The focal point of the garden is a monument designed by Roman architect Maria Giulia Chiarini Testa. The large vertical plinths made of stainless steel bear engraved inscriptions from the Gospel and Italian poets with messages of life and hope. The mirror-like blocks surround a water feature, a small fountain and a shallow trough carrying the shimmering stream.
The garden realises Giulia Chiarini’s idea of a “living memorial.” The architect spoke of “an ‘interactive’ experience in which the visitor would feel some of the bewilderment and confusion of the victims of the Arandora Star tragedy and their families.” (Church woven into fabric of our nation – SCO News, 2020)
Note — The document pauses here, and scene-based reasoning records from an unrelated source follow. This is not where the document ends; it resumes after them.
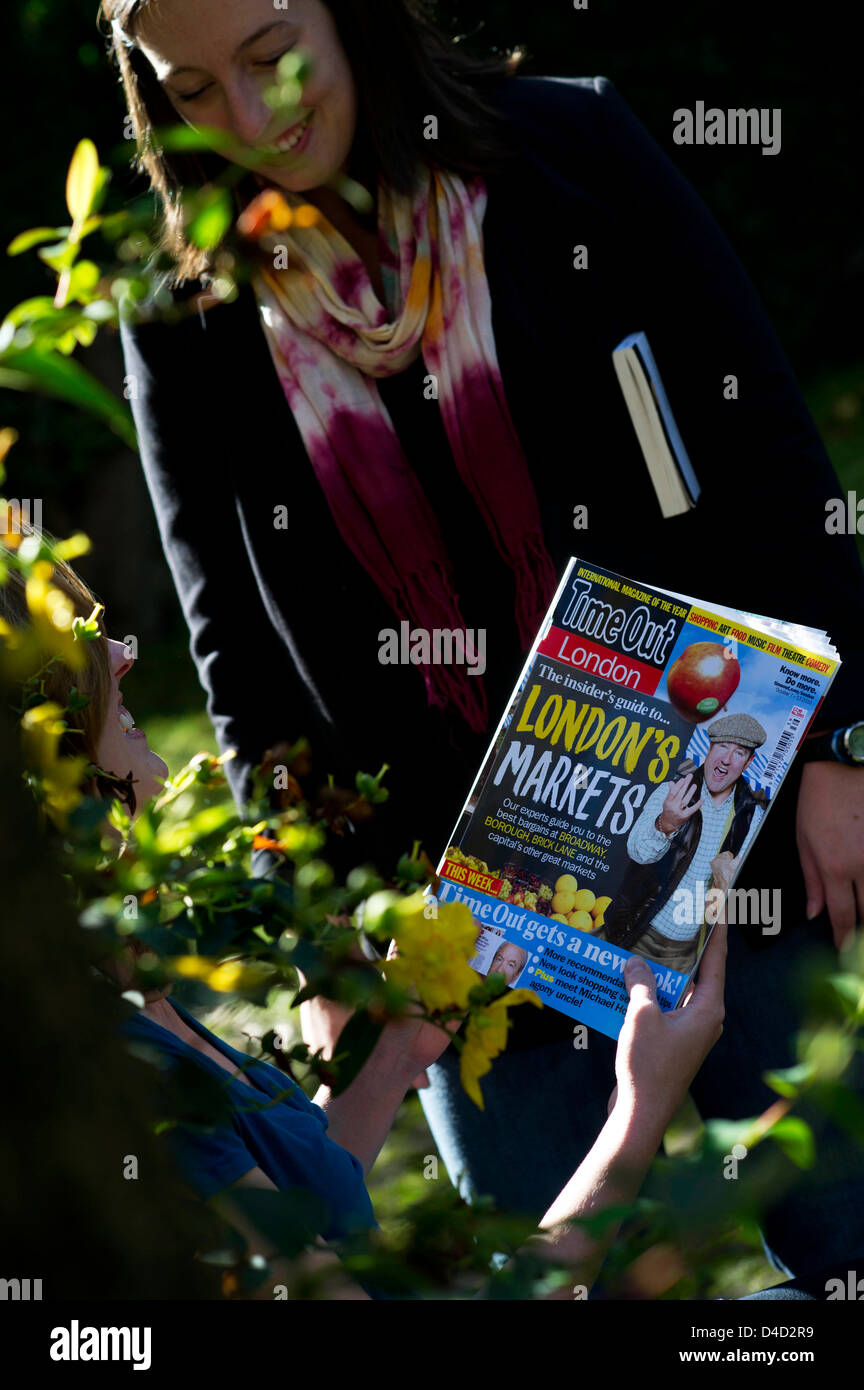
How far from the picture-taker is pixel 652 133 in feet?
20.1

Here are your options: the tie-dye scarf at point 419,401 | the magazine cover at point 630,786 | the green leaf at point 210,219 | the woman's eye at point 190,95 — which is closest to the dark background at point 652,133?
the tie-dye scarf at point 419,401

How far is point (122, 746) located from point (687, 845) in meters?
0.56

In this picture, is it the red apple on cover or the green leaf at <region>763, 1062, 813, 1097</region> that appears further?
the red apple on cover

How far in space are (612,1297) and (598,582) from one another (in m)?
0.71

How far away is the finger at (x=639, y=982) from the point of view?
1.23 m

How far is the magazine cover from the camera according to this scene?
4.17 ft

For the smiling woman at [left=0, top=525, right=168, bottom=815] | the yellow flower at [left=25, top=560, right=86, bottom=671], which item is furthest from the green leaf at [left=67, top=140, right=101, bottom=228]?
the smiling woman at [left=0, top=525, right=168, bottom=815]

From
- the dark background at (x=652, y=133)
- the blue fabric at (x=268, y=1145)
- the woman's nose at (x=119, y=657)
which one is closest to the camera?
the blue fabric at (x=268, y=1145)

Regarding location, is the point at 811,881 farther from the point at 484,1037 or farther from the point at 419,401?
the point at 484,1037

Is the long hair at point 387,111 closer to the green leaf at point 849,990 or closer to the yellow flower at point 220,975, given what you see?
the yellow flower at point 220,975

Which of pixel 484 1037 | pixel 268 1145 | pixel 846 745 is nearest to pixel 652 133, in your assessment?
pixel 846 745

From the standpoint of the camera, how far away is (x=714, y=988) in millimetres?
1292

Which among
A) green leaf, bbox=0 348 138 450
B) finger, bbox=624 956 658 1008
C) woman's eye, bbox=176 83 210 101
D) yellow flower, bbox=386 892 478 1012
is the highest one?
woman's eye, bbox=176 83 210 101

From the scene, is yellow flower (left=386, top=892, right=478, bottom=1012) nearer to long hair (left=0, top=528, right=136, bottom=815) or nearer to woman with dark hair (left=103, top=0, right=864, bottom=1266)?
long hair (left=0, top=528, right=136, bottom=815)
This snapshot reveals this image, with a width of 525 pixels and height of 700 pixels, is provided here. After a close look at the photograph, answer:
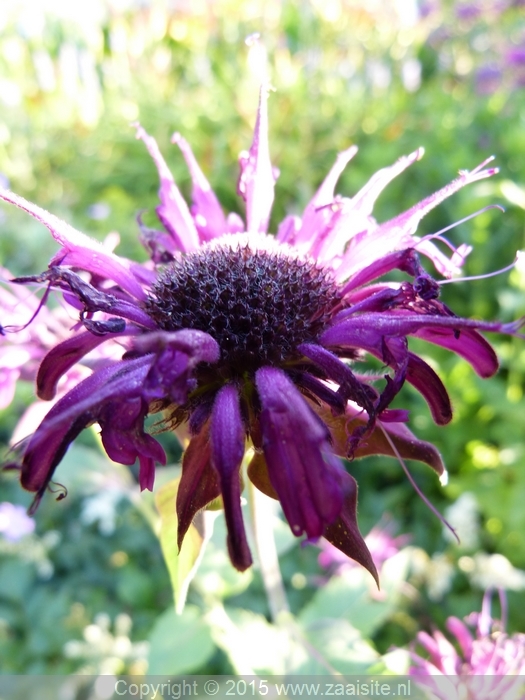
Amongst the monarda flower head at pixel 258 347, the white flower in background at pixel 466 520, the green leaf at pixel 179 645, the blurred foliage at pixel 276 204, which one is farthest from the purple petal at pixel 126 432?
the white flower in background at pixel 466 520

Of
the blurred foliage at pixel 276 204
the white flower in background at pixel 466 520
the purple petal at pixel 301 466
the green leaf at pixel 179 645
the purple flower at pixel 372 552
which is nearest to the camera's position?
the purple petal at pixel 301 466

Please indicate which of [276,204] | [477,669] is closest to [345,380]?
[477,669]

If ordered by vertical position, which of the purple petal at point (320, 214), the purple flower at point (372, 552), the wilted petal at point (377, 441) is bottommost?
the purple flower at point (372, 552)

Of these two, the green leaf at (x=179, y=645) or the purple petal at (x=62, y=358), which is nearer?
the purple petal at (x=62, y=358)

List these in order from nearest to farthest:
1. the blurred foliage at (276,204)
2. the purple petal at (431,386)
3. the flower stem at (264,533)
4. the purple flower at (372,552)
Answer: the purple petal at (431,386), the flower stem at (264,533), the blurred foliage at (276,204), the purple flower at (372,552)

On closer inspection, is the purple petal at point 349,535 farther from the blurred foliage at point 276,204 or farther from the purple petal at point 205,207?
the purple petal at point 205,207

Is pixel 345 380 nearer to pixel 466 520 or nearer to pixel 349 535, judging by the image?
pixel 349 535

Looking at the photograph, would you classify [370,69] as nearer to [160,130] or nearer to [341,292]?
[160,130]

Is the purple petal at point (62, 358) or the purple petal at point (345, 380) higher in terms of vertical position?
the purple petal at point (62, 358)
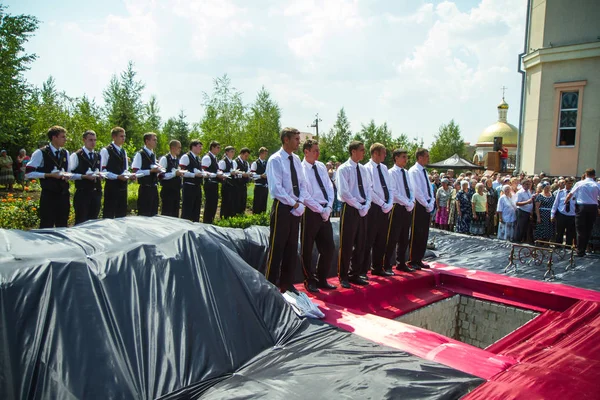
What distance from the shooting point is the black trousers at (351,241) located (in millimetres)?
6281

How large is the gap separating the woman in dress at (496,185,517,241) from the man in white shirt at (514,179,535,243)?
120 mm

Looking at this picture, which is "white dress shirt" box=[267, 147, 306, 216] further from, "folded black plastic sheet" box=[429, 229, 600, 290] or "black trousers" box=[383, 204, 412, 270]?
"folded black plastic sheet" box=[429, 229, 600, 290]

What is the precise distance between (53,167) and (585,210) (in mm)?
10886

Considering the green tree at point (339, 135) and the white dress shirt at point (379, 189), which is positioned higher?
the green tree at point (339, 135)

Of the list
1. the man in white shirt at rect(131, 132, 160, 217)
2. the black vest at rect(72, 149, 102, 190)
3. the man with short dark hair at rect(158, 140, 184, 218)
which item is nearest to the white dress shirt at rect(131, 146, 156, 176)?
the man in white shirt at rect(131, 132, 160, 217)

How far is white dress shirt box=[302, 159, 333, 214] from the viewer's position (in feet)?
18.7

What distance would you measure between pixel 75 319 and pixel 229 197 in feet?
29.1

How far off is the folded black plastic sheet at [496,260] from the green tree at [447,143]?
50.7 metres

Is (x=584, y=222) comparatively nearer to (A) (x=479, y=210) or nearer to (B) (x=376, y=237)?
(A) (x=479, y=210)

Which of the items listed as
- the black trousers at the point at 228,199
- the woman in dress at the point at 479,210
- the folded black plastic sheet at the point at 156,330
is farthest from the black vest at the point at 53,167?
the woman in dress at the point at 479,210

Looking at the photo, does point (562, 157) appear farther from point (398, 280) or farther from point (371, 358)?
point (371, 358)

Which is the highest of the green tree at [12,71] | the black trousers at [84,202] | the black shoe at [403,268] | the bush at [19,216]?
the green tree at [12,71]

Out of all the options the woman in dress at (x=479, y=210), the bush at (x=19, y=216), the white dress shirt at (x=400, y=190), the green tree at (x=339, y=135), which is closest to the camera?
the white dress shirt at (x=400, y=190)

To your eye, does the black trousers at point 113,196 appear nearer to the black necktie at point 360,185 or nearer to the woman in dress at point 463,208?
the black necktie at point 360,185
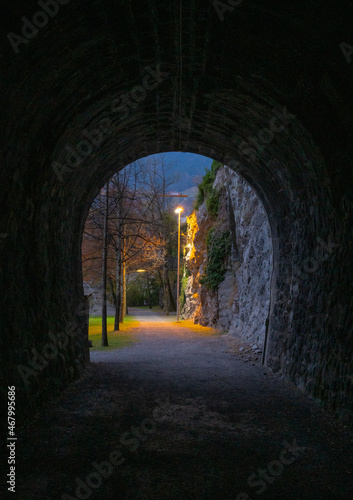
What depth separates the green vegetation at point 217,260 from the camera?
66.7 feet

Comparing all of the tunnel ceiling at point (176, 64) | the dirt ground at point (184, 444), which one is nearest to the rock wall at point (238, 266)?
the dirt ground at point (184, 444)

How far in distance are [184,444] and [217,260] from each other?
53.2 ft

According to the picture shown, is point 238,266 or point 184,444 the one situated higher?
point 238,266

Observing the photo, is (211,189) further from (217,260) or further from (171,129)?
(171,129)

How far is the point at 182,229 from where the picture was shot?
3981 centimetres

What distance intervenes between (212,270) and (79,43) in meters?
16.8

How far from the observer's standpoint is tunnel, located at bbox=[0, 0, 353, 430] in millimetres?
4742

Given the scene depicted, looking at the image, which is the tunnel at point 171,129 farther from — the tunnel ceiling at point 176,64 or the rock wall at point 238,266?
the rock wall at point 238,266

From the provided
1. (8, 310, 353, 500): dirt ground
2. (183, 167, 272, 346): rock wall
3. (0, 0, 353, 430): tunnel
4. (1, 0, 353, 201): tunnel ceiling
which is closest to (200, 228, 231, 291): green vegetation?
(183, 167, 272, 346): rock wall

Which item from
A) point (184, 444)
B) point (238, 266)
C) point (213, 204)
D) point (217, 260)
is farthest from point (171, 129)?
point (213, 204)

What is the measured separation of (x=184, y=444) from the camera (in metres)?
4.86

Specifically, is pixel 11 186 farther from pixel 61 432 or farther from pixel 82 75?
pixel 61 432

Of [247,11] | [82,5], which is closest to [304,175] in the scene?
[247,11]

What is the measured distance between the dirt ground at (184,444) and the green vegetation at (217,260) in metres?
11.8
The 200-year old olive tree, gifted by the people of Tuscany as a token of peace and reconciliation, is mirrored in the plinths, and on a sunny day you can see incredibly dramatic reflections cast onto the grass and pavement below. You can enjoy a restful seating area listening to the sounds of the running stream or wander amidst the labyrinth of mirrors and reflections and reading the engraved verses.